(Records of scene-based questions)
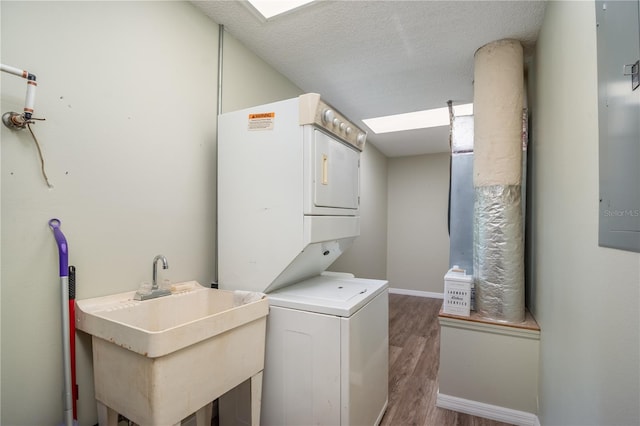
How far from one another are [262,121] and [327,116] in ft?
1.20

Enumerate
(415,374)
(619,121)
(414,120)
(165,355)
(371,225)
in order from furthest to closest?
(371,225) → (414,120) → (415,374) → (165,355) → (619,121)

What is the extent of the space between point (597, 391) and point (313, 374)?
1099 millimetres

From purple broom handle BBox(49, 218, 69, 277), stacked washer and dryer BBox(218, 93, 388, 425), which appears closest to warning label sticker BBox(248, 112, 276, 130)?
stacked washer and dryer BBox(218, 93, 388, 425)

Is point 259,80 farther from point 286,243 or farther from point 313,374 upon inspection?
point 313,374

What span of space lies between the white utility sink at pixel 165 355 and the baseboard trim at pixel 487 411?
1480 mm

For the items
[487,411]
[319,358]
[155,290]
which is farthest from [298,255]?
[487,411]

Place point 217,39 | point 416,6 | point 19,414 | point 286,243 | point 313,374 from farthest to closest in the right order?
point 217,39 → point 416,6 → point 286,243 → point 313,374 → point 19,414

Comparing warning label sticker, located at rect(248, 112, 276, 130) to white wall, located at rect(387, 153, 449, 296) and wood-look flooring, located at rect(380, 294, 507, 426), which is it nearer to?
wood-look flooring, located at rect(380, 294, 507, 426)

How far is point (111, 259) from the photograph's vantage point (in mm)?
1385

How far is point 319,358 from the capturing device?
146 centimetres

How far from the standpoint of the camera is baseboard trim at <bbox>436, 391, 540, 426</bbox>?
1.96 meters

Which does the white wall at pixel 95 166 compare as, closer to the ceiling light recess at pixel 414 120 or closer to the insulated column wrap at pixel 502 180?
the insulated column wrap at pixel 502 180

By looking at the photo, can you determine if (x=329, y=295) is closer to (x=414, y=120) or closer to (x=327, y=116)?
(x=327, y=116)

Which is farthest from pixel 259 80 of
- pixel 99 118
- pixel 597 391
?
pixel 597 391
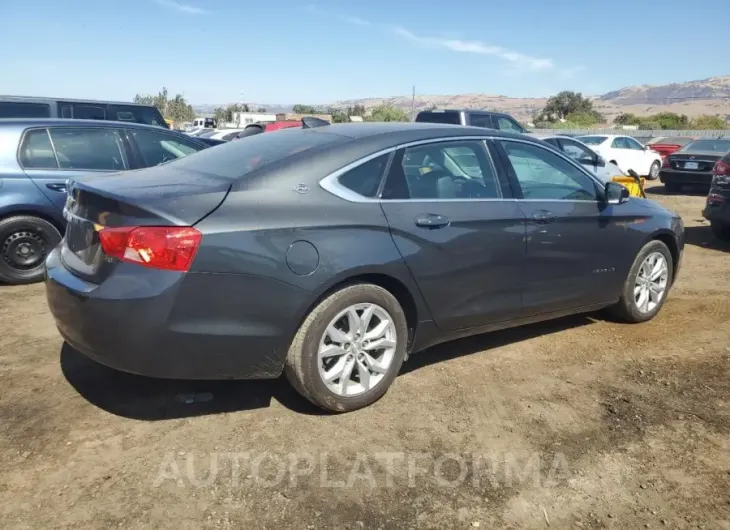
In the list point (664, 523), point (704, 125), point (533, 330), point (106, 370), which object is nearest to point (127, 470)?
point (106, 370)

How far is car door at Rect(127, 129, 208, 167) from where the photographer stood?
6.65 meters

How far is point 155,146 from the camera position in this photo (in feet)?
22.4

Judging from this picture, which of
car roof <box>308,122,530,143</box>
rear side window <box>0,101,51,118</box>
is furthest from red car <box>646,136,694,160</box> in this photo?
car roof <box>308,122,530,143</box>

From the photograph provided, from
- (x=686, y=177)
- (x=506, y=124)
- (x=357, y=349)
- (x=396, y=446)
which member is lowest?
(x=396, y=446)

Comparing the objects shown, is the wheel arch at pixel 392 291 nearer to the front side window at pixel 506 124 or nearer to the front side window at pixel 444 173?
the front side window at pixel 444 173

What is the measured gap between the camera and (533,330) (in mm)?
5051

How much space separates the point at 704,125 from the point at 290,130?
2135 inches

Set problem: Please retype the lines from the one that contains "Comparing warning label" to the final line of the records, both included, exactly as written and without any pictures.

Answer to the problem:
Comparing warning label sticker, located at rect(248, 112, 276, 130) to white wall, located at rect(387, 153, 449, 296) and wood-look flooring, located at rect(380, 294, 507, 426), which is it nearer to?
wood-look flooring, located at rect(380, 294, 507, 426)

How far is point (111, 259) from the photograph's vantage point (in mm)?
1385

How far is point 319,358 from the capturing device?
146 centimetres

How far from the standpoint of the camera is baseboard trim at <bbox>436, 391, 540, 426</bbox>?
1.96 meters

Which does the white wall at pixel 95 166 compare as, closer to the ceiling light recess at pixel 414 120 or closer to the insulated column wrap at pixel 502 180?
the insulated column wrap at pixel 502 180

By looking at the photo, can you determine if (x=329, y=295) is closer to (x=414, y=120) or closer to (x=327, y=116)?
(x=327, y=116)

Which is farthest from pixel 259 80 of
- pixel 99 118
- pixel 597 391
?
pixel 597 391
In the list point (664, 523), point (704, 125), point (533, 330), point (106, 370), which object is nearest to point (127, 470)?
point (106, 370)

How far is car door at Rect(127, 129, 208, 167) from where the photographer stood?
6.65 meters

How far is point 155,146 from the camera position in this photo (in feet)?
22.4

Judging from this picture, which of
car roof <box>308,122,530,143</box>
rear side window <box>0,101,51,118</box>
is furthest from red car <box>646,136,694,160</box> in this photo?
car roof <box>308,122,530,143</box>

From the photograph provided, from
- (x=686, y=177)
- (x=506, y=124)
- (x=357, y=349)
- (x=396, y=446)
which member is lowest?
(x=396, y=446)

Comparing the objects shown, is the wheel arch at pixel 392 291 nearer to the front side window at pixel 506 124 or nearer to the front side window at pixel 444 173?
the front side window at pixel 444 173

What is the measured gap between the camera and (533,330) (in mm)?
5051

How much space separates the point at 704,125 from the point at 290,130?
2135 inches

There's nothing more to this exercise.